Cost-Benefit Analysis of Three-Dimensional Craniofacial Models for Midfacial Distraction: A Pilot Study
Abstract
Objective: Patient-specific three-dimensional (3D) models are increasingly used to virtually plan rare surgical procedures, providing opportunity for preoperative preparation, better understanding of individual anatomy, and implant prefabrication. The purpose of this study was to assess the benefit of 3D models related to patient safety, operative time, and cost.
Design: Retrospective review.
Setting: Academic, tertiary care hospital.
Patients, participants: Midfacial distraction was studied as a representative craniofacial operation. A consecutive series of 29 patients who underwent a single type of midfacial distraction was included.
Intervention: For a subset of patients, computed tomography-derived 3D models were used to study patient-specific anatomy and precontour hardware.
Main outcome measures: Complications, operative time, blood loss, and estimated cost.

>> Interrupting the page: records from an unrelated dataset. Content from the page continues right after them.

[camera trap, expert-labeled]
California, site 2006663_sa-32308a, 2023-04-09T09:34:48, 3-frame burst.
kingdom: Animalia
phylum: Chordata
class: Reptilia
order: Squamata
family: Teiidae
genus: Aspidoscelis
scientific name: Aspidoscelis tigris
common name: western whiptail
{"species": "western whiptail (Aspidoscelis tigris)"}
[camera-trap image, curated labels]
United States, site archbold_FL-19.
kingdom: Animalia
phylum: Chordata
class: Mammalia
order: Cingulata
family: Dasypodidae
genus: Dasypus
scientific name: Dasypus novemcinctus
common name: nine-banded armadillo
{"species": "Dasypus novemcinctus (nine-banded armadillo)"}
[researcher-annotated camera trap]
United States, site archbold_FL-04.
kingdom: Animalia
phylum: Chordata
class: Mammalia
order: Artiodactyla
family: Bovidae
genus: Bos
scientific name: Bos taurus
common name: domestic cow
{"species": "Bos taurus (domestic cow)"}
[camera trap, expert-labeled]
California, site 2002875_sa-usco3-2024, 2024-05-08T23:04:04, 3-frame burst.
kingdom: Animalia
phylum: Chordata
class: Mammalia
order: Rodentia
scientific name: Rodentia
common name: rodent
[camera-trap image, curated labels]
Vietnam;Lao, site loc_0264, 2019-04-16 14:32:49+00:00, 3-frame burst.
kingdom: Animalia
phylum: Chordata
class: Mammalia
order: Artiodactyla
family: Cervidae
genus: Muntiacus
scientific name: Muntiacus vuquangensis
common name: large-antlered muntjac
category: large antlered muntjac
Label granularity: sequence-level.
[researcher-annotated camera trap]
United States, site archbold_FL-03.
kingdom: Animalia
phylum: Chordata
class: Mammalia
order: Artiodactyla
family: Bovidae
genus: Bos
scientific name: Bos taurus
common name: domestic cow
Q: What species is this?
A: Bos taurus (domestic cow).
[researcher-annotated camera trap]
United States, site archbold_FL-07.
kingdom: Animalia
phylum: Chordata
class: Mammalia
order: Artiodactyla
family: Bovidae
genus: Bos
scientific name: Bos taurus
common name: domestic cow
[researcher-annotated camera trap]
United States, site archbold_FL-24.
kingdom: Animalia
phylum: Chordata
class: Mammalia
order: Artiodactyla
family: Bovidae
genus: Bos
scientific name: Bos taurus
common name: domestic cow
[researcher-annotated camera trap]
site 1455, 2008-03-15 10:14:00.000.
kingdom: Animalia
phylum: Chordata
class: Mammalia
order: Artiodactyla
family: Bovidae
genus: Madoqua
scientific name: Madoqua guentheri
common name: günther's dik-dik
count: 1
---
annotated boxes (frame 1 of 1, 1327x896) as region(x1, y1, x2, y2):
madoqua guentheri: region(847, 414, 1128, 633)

Results: Twenty patients underwent midfacial distraction without and nine with preoperative use of a 3D model. Seven complications occurred in six patients without model use, including premature consolidation (3), cerebrospinal fluid leak (2), and hardware malfunction (2). No complications were reported in the model group. Controlling for surgeon variation, model use resulted in a 31.3-minute (7.8%) reduction in operative time. Time-based cost savings were estimated to be $1036.
Conclusions: Three-dimensional models are valuable for preoperative planning and hardware precontouring in craniofacial surgery, with potential positive effects on complications and operative time. Savings related to operative time and complications may offset much of the cost of the model.
Keywords: 3D model; 3D printing; Le Fort III; additive manufacturing; midfacial advancement; midfacial distraction; rapid prototyping.
Rogers-Vizena CR, Sporn SF, Daniels KM, Padwa BL, Weinstock P. Cost-Benefit Analysis of Three-Dimensional Craniofacial Models for Midfacial Distraction: A Pilot Study. Cleft Palate Craniofac J. 2017 Sep;54(5):612-617. doi: 10.1597/15-281. Epub 2016 Aug 3. PMID: 27486910.